#### TEXT PASSAGE ####
Friday, 31 October 2025

Guerilla cataloguing part 1

The nineteenth century Prussian general von Moltke the elder is reputed to have said 'No battle plan survives contact with the enemy'.

Well it wasn't quite as bad as that, but my first problem when I tried out our tentative cataloguing methodology was that LibraryThing's link to the British Library catalogue kept timing out on me.

However the link to LibraryThing's own Overcat database of library records was robust, so rather than using the British Library, our plan has changed to using Overcat in preference.

Not all records of books published in the nineteenth century are perfect, so sometimes a little bit of editing was required, but basically using Overcat with a little bit of cross checking with the National Library of Scotland and the British Library catalogues along the way our plan seems to work well, even if things went a bit slower than we hoped.

With only ten records so far it didn't seem worth doing a MARC export and then using something like FastMRCview to validate the output.

However, actually handling the books was quite valuable. By chance a number of the books we catalogued today were editions of Mary Elizabeth Braddon's novels.

Interestingly they still had paper stickers on the covers saying they were supplied through Mudie's Circulating Library.

George Mudie ran an important chain of circulating libraries in the mid to late nineteenth century in England charging his subscribers an annual fee of a guinea (£1-1s or a little over A$220 today using the Bank of England's inflation calculator) to borrow one book at a time - in comparison Netflix costs $120 a year with ads or $250 ad-free).

Circulating libraries were a middle class thing due to the up front subscribers' fee. They had a possibly undeserved reputation as a supplier of sensation novels to middle class women, and as a place where men and women could interact unchaperoned.

Mudie is also reputed to be responsible for the three volume novel format so common in the Victorian period as it allowed his libraries to lend out the volumes separately rather than have to stock multiple copies of in demand books.

And, as he bought so many copies of books he became an important wholesaler in his own right supplying books to overseas circulating libraries, including, quite obviously, the Athenaeum.

Incidentally the books had green covers with gold stamping. Fortunately they don't turn up in the list of known books where arsenic green bookcloth was used for the cover, but the list isn't exhaustive, so we  followed the sensible course of using nitrile gloves when handling them, rather than cloth gloves, or indeed handling them by hand.

I also learned a little bit about the business of publishing new editions of books in the late nineteenth century.

At that time books were still typeset by hand using movable type, much as they had been in Caxton's time.

However there was one important difference - once set and proofed they printers would make a papier mâché mould which they would then use to cast a single metal plate that they would use to print the page, and these moulds were called stereotypes.

This of course meant that the type could be quickly broken up and reused, and that, if they kept the moulds, they could quickly make a new set of printing plates if a book needed to be reprinted.

Sometimes, if you look at a late nineteenth century book it will have 'Stereotype Edition' on the title page, meaning that the book was printed by reusing moulds used to print a previous edition, rather than having the type reset.

Interesting what you can learn from cataloguing a few old books...
#### LISTED ENTRIES ####
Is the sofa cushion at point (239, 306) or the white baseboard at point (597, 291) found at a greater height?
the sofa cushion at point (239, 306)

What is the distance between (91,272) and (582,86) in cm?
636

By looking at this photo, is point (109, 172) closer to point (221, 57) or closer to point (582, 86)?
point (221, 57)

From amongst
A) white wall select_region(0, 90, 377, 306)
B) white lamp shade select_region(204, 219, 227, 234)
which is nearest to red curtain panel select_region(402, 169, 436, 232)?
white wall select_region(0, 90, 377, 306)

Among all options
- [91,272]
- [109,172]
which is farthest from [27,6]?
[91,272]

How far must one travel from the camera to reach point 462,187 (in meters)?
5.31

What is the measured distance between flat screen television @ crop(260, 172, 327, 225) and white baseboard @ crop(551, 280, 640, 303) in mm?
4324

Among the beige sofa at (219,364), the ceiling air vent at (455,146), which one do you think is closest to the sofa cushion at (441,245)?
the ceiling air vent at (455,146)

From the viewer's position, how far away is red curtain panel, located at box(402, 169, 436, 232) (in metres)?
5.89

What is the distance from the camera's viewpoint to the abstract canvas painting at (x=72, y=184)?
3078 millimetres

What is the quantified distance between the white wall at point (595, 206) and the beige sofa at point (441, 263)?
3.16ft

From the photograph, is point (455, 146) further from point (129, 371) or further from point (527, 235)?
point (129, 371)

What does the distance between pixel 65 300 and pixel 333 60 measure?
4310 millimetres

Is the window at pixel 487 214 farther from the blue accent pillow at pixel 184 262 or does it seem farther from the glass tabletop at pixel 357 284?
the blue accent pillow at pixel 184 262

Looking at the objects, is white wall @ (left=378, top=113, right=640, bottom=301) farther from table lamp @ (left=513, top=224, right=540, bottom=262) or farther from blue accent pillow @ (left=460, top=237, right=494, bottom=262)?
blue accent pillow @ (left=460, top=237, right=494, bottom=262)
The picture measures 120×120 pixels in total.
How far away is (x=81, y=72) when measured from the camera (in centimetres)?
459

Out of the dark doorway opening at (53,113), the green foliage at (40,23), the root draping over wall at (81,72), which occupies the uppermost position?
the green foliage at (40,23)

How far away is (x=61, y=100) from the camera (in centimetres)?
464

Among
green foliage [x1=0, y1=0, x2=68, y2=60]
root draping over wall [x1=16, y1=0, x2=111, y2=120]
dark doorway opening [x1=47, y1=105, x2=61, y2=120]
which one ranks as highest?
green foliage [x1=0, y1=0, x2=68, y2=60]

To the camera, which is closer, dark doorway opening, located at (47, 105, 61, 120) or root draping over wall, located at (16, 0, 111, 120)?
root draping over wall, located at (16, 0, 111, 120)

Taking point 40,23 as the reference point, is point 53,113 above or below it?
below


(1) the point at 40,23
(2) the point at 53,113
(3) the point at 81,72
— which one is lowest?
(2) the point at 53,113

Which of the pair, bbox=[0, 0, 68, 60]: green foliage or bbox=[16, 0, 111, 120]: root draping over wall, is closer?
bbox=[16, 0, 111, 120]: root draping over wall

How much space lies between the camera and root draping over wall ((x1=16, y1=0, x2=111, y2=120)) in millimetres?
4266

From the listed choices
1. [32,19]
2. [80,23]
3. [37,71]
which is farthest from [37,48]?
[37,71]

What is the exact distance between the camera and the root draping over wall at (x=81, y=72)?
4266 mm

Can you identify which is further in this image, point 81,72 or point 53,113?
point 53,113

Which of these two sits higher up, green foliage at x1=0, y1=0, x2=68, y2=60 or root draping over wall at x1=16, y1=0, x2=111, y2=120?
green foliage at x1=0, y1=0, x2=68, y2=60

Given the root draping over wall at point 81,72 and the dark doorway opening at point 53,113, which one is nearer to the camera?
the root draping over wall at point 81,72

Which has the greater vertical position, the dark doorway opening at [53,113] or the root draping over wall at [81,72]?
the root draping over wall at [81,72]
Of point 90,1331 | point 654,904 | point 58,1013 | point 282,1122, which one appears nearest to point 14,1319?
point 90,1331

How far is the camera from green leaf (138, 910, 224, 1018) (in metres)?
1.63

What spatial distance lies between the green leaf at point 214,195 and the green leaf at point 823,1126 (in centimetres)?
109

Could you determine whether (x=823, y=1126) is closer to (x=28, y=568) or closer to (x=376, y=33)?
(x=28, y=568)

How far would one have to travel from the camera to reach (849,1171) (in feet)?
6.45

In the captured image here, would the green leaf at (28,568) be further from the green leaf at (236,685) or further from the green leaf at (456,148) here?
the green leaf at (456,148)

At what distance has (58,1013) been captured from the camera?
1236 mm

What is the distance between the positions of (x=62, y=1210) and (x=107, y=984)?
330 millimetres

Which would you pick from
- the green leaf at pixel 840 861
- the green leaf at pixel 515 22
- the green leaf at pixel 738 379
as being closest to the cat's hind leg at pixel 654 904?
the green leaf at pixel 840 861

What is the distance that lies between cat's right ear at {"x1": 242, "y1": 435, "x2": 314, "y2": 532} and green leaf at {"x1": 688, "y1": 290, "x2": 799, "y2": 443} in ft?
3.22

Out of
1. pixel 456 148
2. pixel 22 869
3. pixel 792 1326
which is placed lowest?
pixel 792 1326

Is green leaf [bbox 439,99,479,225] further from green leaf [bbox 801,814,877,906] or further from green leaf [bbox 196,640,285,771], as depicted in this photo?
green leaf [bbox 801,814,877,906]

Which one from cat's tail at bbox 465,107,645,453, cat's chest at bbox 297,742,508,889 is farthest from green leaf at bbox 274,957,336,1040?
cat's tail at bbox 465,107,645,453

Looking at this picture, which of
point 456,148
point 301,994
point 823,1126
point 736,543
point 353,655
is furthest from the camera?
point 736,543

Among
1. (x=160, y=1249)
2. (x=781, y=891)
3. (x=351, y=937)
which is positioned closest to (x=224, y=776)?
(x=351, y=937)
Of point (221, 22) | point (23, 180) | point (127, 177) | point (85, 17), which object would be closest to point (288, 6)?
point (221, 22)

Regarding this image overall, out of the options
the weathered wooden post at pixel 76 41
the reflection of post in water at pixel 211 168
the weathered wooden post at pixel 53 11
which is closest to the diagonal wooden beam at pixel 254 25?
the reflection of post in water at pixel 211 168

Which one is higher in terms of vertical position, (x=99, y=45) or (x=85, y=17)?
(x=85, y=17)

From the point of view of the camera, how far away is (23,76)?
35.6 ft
####
DIRECTIONS:
Reproduce the stretch from "At that time" through "were called stereotypes." of the cataloguing post above, word for word.

WRITTEN ANSWER:
At that time books were still typeset by hand using movable type, much as they had been in Caxton's time.

However there was one important difference - once set and proofed they printers would make a papier mâché mould which they would then use to cast a single metal plate that they would use to print the page, and these moulds were called stereotypes.